Lawyers for plaintiffs suing the automaker had told U.S. District Judge Jesse Furman that trying the remaining cases scheduled for this year might not be the most efficient way to advance the resolution of hundreds of remaining injury and death claims. GM opposed their request, saying that the current plan was working as intended.
During a hearing on Tuesday, Furman said he intended ”to stay the course” and try the remaining five bellwether, or test, cases scheduled in the federal litigation for this year. But Furman acknowledged that the bellwether process was not perfect and said he remained open to alternatives, including adding recently filed cases to the trial slate.

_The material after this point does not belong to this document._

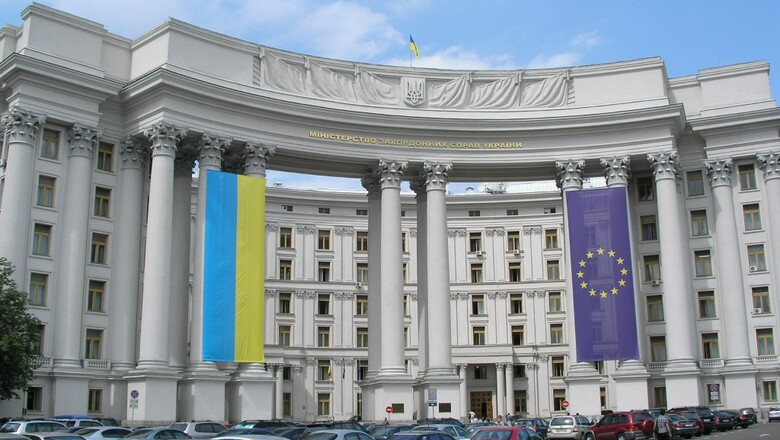 Ministry of foreign affairs of ukraine 1024x768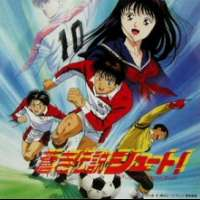 Аниме - Aoki Densetsu Shoot! The Movie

A lead lawyer for GM plaintiffs, Elizabeth Cabraser, said she and her co-counsel were encouraged by Furman’s willingness to consider “refinements, alternatives and additions to the bellwether process.” GM spokesman Jim Cain said the company was pleased that Furman had agreed to stick with the current bellwether process.
GM has admitted that certain employees had known for years, prior to its 2014 recall of 2.6 million vehicles, that problems with the switch could cause it to slip out of place, stalling engines and cutting power to air bags, brakes and steering. It has paid $2 billion in related penalties and settlements.
Federal ignition-switch litigation was consolidated before Furman. He had scheduled six bellwether trials to help the parties assess how jurors value the claims in order to inform settlement discussions.
The first was dismissed mid-trial in January following allegations that the plaintiff had lied on the stand. The next federal trial is set to begin in March. Additionally, a dozen cases are set to go to trial in state courts between May and November, Furman said during Tuesday’s hearing.
The case is In re General Motors Ignition Switch Litigation, U.S. District Court for the Southern District of New York, No. 14-2543.